*YOUR GOAL*.
Skip the pictures. Quote every line below, exactly, from the one with "Which has a" through the final line.
>> START RECORD EXCERPTS
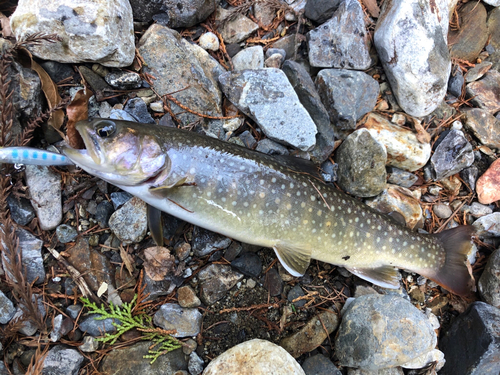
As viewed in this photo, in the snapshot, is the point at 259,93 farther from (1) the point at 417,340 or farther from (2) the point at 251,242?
(1) the point at 417,340

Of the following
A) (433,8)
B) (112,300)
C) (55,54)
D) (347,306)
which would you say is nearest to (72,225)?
(112,300)

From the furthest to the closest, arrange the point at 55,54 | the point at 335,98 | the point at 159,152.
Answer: the point at 335,98 → the point at 55,54 → the point at 159,152

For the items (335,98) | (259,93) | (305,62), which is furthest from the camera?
(305,62)

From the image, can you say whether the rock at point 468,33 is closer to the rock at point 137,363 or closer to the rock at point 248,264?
the rock at point 248,264

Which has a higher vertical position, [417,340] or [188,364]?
[417,340]

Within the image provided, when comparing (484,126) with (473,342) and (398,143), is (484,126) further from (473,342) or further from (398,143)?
(473,342)

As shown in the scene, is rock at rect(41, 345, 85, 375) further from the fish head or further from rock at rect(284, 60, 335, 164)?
rock at rect(284, 60, 335, 164)

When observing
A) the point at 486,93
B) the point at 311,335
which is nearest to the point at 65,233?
the point at 311,335

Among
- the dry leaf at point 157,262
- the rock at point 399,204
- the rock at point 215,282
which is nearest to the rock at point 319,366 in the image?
the rock at point 215,282
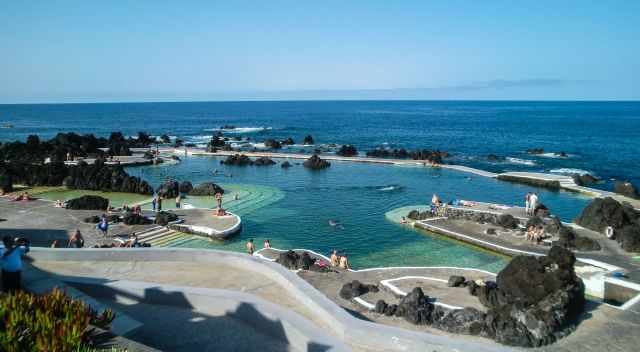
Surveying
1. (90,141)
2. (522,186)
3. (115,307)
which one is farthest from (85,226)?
(90,141)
>> END RECORD EXCERPTS
*WRITTEN SOLUTION*.
Which has a higher vertical position, [417,340] or [188,364]?
[417,340]

Within the image provided, when comparing (484,126) with (473,342) and (398,143), is (484,126) further from (473,342) or further from (398,143)?
(473,342)

As shown in the scene, is rock at rect(41, 345, 85, 375) further from the fish head or further from rock at rect(284, 60, 335, 164)?
rock at rect(284, 60, 335, 164)

When observing
A) the point at 486,93
B) the point at 311,335
which is nearest to the point at 65,233?
the point at 311,335

Among
- the dry leaf at point 157,262
- the rock at point 399,204
- the rock at point 215,282
which is nearest to the rock at point 319,366 in the image?
the rock at point 215,282
Surveying
1. (90,141)
2. (522,186)
3. (115,307)
which one is farthest from (85,226)?
(90,141)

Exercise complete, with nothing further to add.